## [Brief A]
Count the lines of the rows that contain the string "Answer", and give only that number.

## [Provided text]
>> START

Post by Furstentum Liechtenstein »

Ouanse apon a time was dis boi. Namse Giacci. Nice boi. Ee leeve wit ees Mamma inna contry. Ouanna day Mamma say to Giacci, ''Giacci! we no a gotta notting to eet! Per favore, go to markette and buy box macaroni!''

So Giacci comes bekke from markette an ee gotta no box macaroni! Mamma heske Giacci, ''You getta box linguine?'' No! ''You getta box rigatoni?'' ''No,'' says Giacci, ''I getta box binnes!'' ''You getta box Binnes?!'' Ooooooooooo, Mamma shesa medd! enne she trow de binnes outta da ouindo.

Necce day, Giacci look outta da ouindo enne ouadda you tink ee see, eh? Ee see diss binnestaucce ouat rise up troo de clouds!!! So Giacci ee clime de binnestaucce rite hop to de top! Enne ouadda you tink ee see dere? Ee see diss magnifica villa! Eee go inside da villa enne ee see box, enne box, enne box macaroni, spaghetti, tortellini, farfadelli...enne ee see diss Goose ouat lay Gold Heggs! Giacci say to eeself, ''I tekke dis Goose ouat lay Gold Heggs to Mamma! She be eppy!''

''FEE - FYE - FO - FUM! Ooze inna my villa?'' Ohhh! Giacci issa scared! Ee look enne see diss Ogre ouat have one Eye! Giacci hide behind bigga box lasagna but da Goose ouat lay Gold Heggs she mekke noise so da Ogre ronne to Giacci!

>> END

## [Source records]
>> START

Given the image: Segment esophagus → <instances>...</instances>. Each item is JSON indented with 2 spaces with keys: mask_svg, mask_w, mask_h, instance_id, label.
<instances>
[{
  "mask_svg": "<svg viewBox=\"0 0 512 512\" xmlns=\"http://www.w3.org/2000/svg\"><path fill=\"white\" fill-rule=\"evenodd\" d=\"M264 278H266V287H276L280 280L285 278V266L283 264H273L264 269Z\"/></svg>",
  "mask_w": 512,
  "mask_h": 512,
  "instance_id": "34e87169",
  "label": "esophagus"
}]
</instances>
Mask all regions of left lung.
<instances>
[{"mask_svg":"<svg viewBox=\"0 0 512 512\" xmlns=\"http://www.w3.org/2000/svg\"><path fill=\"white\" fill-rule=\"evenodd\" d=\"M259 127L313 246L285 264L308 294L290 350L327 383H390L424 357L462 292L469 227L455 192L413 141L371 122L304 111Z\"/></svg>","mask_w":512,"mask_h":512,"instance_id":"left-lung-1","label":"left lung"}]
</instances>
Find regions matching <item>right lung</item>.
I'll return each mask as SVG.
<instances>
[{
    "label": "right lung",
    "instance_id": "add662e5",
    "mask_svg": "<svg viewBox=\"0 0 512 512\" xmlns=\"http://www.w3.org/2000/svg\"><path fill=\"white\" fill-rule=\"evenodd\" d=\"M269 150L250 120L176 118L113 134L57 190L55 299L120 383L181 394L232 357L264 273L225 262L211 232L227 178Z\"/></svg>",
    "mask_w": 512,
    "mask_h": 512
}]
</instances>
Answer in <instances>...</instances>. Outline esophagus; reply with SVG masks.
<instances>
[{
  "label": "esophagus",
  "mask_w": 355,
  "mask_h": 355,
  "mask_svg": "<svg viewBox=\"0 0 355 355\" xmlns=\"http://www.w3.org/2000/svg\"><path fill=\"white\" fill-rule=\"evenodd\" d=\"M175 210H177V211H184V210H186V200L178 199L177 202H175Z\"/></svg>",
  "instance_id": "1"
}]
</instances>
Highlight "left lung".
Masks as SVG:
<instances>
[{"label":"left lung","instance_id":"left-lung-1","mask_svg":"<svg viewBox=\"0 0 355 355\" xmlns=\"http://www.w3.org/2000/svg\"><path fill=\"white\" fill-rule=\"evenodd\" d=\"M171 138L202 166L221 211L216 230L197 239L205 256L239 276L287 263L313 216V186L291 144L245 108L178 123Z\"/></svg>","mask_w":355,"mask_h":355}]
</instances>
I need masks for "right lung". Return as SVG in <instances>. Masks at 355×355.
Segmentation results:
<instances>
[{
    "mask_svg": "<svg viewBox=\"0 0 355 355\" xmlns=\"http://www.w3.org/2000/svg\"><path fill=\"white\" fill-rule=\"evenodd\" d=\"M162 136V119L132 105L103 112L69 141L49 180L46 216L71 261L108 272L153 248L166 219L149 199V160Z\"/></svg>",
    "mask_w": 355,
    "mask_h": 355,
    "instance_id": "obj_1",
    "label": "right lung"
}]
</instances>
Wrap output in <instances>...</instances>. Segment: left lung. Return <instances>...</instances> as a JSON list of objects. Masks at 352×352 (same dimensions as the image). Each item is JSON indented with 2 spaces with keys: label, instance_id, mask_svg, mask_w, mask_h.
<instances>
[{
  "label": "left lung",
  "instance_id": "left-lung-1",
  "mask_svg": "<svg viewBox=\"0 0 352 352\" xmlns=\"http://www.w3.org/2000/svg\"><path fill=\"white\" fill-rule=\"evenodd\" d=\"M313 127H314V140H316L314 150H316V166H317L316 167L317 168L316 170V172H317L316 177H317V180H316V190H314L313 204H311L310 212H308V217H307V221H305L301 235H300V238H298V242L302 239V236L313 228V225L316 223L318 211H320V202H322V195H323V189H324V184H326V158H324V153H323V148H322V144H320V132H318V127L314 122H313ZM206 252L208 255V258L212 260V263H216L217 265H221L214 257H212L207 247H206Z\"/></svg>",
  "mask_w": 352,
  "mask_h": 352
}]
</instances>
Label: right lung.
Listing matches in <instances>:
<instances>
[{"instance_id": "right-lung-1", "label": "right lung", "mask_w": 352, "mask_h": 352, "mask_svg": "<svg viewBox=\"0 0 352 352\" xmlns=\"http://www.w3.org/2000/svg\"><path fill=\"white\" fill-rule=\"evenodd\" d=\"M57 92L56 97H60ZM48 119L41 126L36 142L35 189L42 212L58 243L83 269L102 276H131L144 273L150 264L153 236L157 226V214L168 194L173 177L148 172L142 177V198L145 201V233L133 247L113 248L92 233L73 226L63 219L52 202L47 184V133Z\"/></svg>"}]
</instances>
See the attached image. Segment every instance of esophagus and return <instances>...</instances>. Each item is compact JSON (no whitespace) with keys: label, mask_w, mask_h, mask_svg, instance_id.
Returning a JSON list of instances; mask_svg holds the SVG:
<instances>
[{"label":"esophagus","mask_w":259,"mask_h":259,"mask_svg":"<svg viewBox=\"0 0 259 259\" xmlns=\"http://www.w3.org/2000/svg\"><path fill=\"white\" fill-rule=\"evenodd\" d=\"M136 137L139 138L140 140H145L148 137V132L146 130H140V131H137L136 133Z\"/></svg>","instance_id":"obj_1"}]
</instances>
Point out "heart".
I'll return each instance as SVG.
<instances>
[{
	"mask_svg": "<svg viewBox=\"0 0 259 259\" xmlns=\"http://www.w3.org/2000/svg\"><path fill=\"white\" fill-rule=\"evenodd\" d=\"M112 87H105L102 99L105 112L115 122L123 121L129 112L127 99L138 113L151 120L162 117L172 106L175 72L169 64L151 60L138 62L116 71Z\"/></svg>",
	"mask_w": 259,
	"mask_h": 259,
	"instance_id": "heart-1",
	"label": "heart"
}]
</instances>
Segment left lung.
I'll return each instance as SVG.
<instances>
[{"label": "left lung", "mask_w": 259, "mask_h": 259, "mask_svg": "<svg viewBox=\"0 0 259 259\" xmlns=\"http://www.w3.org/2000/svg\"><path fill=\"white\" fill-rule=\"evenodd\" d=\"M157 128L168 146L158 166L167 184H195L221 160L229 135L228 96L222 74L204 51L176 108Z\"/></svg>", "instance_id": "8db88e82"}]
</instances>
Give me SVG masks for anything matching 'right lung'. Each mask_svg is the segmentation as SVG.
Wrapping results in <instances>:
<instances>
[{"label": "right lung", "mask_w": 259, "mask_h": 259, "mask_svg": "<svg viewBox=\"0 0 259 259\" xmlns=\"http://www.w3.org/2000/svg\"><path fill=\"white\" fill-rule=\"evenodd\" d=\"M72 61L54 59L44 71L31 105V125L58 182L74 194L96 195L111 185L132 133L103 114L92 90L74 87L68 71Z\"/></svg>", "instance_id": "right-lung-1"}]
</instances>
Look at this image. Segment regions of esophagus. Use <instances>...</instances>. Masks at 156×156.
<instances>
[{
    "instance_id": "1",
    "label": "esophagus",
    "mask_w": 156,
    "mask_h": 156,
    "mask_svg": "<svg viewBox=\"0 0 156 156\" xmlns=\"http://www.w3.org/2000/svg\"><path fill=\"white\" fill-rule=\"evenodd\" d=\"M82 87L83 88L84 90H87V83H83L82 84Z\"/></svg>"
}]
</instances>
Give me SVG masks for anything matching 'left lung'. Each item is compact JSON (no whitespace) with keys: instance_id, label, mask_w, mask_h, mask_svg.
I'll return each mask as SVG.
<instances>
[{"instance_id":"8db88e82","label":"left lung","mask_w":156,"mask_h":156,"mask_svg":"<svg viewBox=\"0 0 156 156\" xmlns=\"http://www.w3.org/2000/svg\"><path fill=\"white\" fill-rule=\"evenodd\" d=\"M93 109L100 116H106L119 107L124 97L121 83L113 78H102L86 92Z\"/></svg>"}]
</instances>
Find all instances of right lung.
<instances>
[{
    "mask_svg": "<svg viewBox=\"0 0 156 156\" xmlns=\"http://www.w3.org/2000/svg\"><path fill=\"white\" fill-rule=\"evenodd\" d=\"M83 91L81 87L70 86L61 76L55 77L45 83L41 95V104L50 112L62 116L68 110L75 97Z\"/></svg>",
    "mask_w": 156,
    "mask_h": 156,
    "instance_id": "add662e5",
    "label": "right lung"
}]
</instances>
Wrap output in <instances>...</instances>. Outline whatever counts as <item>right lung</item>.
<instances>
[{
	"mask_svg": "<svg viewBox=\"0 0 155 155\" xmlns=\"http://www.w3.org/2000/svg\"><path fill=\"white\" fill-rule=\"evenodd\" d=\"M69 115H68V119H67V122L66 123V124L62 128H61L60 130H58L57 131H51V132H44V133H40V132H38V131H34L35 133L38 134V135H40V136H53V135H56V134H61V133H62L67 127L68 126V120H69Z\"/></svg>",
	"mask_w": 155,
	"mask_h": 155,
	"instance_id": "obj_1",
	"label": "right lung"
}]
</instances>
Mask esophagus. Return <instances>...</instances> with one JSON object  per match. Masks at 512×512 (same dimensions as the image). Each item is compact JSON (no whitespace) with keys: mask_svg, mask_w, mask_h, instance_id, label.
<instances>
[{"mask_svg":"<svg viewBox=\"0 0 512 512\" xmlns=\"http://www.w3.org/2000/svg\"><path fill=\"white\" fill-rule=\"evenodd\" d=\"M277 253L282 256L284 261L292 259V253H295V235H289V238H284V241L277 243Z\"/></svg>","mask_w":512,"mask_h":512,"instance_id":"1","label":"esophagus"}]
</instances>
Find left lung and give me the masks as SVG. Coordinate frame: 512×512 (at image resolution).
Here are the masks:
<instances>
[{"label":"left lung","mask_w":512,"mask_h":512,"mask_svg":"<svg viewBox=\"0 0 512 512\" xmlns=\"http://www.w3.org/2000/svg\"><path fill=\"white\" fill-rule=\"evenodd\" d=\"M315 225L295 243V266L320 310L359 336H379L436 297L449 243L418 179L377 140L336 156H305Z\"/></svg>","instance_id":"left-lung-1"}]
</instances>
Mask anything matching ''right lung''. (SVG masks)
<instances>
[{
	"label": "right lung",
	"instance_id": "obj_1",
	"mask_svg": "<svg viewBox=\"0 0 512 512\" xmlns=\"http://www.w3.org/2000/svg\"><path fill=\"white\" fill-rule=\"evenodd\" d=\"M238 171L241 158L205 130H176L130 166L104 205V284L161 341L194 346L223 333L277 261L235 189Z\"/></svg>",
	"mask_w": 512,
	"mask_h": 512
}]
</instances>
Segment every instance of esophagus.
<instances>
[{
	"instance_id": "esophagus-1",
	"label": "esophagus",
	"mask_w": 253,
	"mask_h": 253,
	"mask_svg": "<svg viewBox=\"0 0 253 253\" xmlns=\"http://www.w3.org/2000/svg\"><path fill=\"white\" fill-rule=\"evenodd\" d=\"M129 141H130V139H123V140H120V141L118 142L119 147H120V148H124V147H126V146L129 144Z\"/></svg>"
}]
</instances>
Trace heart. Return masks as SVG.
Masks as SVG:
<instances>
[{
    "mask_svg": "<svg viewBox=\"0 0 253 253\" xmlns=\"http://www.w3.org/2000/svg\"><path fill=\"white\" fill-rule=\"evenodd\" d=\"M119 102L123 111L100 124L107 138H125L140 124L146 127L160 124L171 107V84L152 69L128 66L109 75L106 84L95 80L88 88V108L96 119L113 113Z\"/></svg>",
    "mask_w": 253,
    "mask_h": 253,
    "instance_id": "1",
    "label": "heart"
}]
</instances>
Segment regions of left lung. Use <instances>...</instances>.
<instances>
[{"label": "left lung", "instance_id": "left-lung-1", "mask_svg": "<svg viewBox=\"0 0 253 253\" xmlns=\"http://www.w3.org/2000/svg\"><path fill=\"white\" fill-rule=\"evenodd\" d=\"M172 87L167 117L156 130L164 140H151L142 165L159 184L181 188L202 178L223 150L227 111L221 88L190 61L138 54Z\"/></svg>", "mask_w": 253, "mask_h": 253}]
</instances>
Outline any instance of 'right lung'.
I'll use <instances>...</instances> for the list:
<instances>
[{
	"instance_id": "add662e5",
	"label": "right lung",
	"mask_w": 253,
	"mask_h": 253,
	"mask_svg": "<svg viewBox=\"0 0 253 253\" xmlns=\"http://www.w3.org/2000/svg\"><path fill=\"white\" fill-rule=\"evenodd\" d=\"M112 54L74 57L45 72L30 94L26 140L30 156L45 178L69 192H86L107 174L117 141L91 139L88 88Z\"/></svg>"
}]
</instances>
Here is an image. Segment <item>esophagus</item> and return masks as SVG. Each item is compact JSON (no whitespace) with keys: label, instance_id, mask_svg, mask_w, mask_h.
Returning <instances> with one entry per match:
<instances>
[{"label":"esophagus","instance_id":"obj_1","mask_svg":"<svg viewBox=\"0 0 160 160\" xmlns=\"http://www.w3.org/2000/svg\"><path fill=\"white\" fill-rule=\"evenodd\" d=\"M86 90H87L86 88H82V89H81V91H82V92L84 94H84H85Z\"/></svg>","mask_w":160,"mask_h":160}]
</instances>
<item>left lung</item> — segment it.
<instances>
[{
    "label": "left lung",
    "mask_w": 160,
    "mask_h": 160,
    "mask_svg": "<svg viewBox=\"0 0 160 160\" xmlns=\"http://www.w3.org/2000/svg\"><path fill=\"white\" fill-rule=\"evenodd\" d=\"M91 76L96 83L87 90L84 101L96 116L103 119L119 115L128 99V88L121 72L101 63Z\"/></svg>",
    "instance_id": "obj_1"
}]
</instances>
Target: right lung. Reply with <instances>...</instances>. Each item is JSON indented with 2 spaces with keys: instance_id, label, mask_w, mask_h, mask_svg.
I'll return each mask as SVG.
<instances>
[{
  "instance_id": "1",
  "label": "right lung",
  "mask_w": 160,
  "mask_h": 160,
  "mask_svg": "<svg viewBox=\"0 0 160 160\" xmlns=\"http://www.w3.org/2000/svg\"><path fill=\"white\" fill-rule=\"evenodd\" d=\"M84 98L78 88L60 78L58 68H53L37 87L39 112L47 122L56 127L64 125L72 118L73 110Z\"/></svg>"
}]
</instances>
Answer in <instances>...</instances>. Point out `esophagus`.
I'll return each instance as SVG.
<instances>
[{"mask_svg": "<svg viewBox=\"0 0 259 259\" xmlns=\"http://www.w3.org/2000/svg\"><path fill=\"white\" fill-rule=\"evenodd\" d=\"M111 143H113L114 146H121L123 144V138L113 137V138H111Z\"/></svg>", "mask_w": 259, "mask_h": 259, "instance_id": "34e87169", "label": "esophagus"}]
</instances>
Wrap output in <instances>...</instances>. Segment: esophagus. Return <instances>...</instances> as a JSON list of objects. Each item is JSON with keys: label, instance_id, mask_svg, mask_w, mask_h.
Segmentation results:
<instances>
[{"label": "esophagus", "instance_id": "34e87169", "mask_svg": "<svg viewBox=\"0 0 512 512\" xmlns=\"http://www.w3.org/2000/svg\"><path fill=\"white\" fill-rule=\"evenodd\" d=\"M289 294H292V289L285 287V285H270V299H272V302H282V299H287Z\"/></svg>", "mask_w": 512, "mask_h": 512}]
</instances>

>> END

## [Brief B]
In the Giacci story, what does Mamma send Giacci to the market to buy?

## [Correct output A]
2

## [Correct output B]
A box of macaroni.